Re: Leaking Regex Captures
by ELISHEVA (Prior) on Aug 04, 2009 at 18:10 UTC

    It looks to me like the regex is getting confused when it is backtracking. As BioLion notes above, jwrahn's explanation fits the output perfectly if we remove the \s* between each letter and digit, but it doesn't fit the output when the \s* is still in place.

    while (<main::DATA>) { chomp; print "\nTesting '$_'\n"; /^(?:(?:(\d+)c\s*)|(?:(\d+)w\s*)|(?:(\d+)r\s*))+/i; print "Without \\s* : 1='$1', 2='$2', 3='$3'\n"; /^(?:(?:(\d+)\s*c\s*)|(?:(\d+)\s*w\s*)|(?:(\d+)\s*r\s*))+/i; print "With \\s* : 1='$1', 2='$2', 3='$3'\n"; }

    outputs

    Testing '1c' Without \s* : 1='1', 2='', 3='' With \s* : 1='1', 2='', 3='' Testing '2w' Without \s* : 1='', 2='2', 3='' With \s* : 1='', 2='2', 3='' Testing '2c3w' Without \s* : 1='2', 2='3', 3='' With \s* : 1='3', 2='3', 3='' Testing '1w1w' Without \s* : 1='', 2='1', 3='' With \s* : 1='1', 2='1', 3='' Testing '1w2r' Without \s* : 1='', 2='1', 3='2' With \s* : 1='2', 2='2', 3='2' Testing '2r1c' Without \s* : 1='1', 2='', 3='2' With \s* : 1='1', 2='', 3='2'

    Best, beth

Re: Leaking Regex Captures
by moritz (Cardinal) on Aug 04, 2009 at 15:01 UTC
    I agree with your expected output, and that perl gives you a wrong result. I'm not competent enough to comment on your analysis, though.
______
Work instruction → Pick up the forum thread on leaking regex captures after its last sentence and carry it further. The lines after this point have no connection to the forum thread on leaking regex captures.

Given data →
______
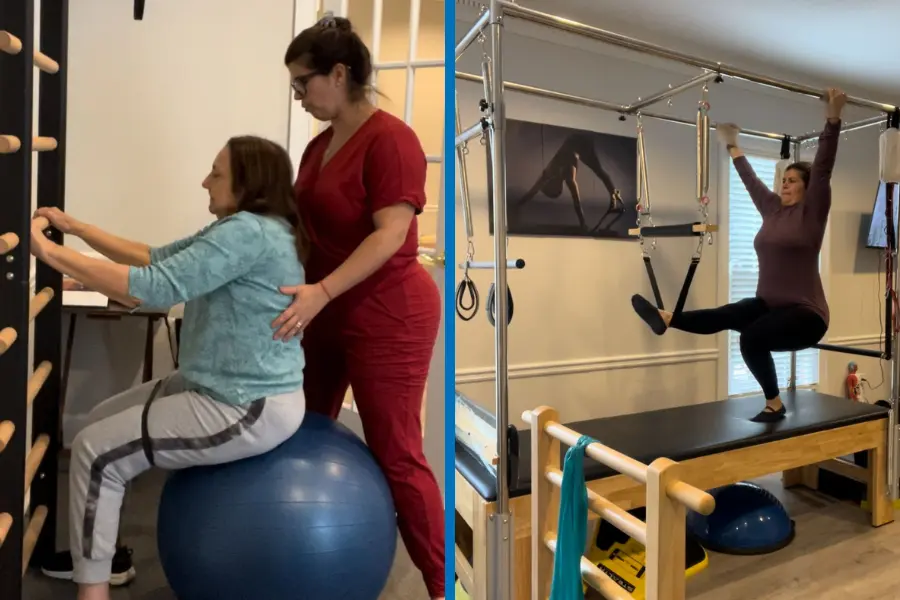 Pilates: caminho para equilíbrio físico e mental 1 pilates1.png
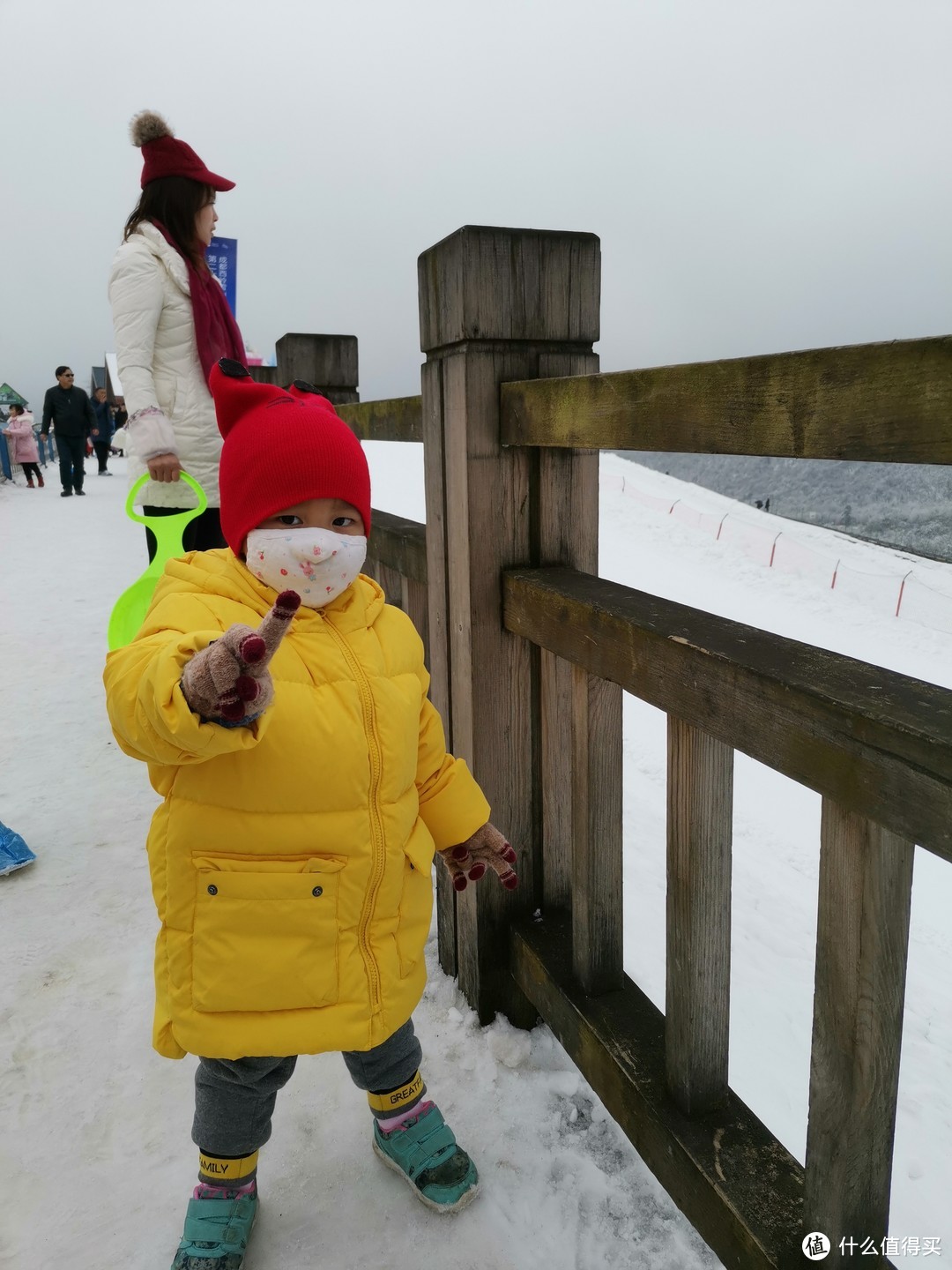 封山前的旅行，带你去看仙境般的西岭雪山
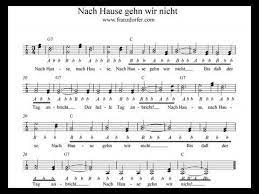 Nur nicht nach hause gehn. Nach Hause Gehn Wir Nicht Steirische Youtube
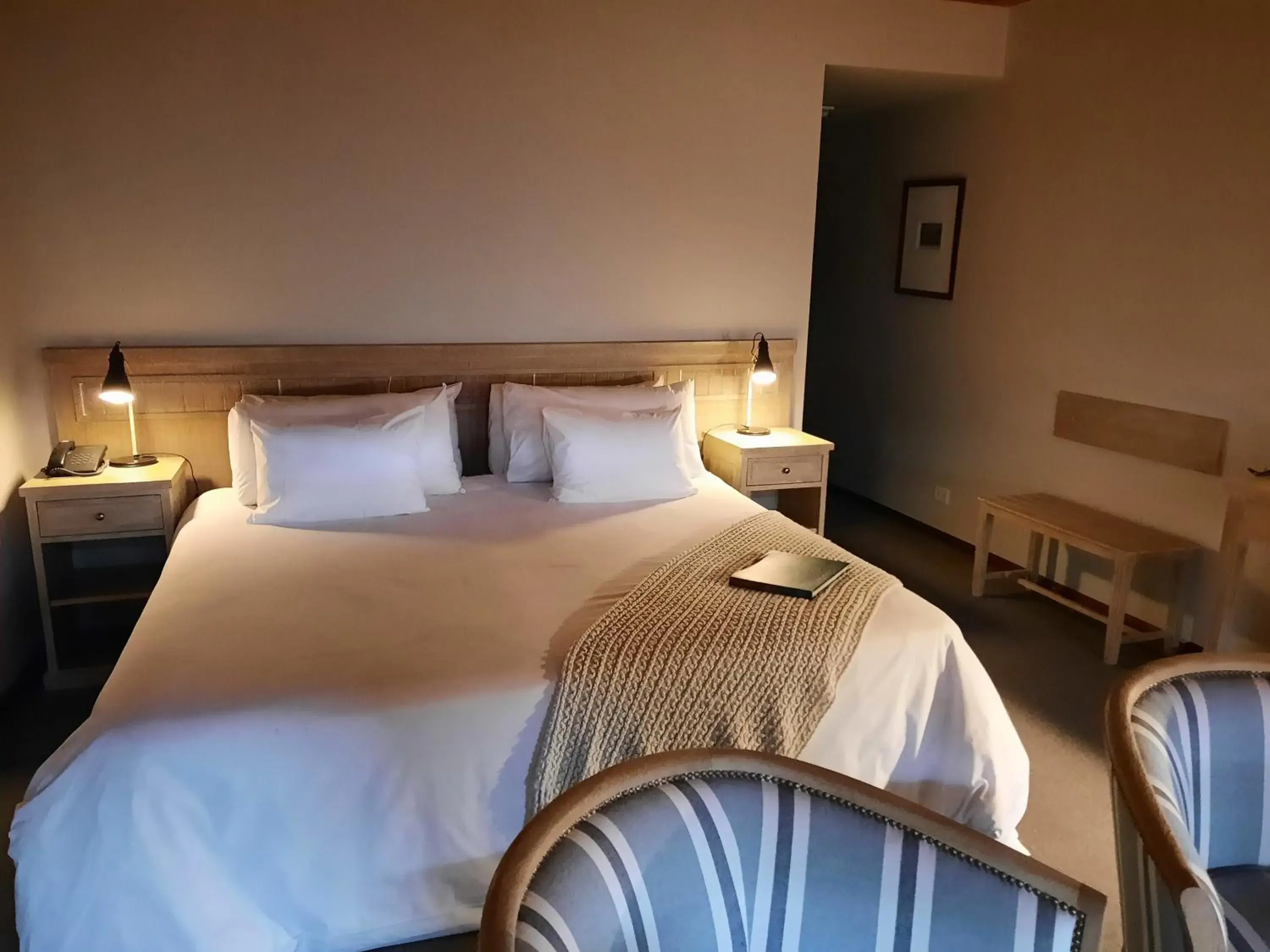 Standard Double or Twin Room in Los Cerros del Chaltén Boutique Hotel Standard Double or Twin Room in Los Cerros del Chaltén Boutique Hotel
______
Response for this exercise →
    Update and of course I'm wrong. See jwkrahn's reply below. Ouch.

    I'm already thinking in terms of Perl 6, where the $0, $1, $2 etc. are aliases into the match object in $/. There you can't get $2 or so leaking from the previous match, and everything is pretty much transparent.

Re: Leaking Regex Captures
by Anonymous Monk on Aug 05, 2009 at 00:08 UTC
    use re 'debug';
      That's quite handy, and thanks for posting it, but sadly it does not explain why the marked branch sets the value of $1 to 'g' even though it "failed..." to match:
      3 <ebf> <g> | 3: BRANCH(11) 3 <ebf> <g> | 4: OPEN1(6) 3 <ebf> <g> | 6: REG_ANY(7) 4 <ebfg> <> | 7: CLOSE1(9) 4 <ebfg> <> | 9: EXACTF <b>(14) failed... 3 <ebf> <g> | 11: BRANCH(13)

        That's quite handy, and thanks for posting it, but sadly it does not explain why the marked branch sets the value of $1 to 'g' even though it "failed..." to match:

        Match successful! means it NOT fail.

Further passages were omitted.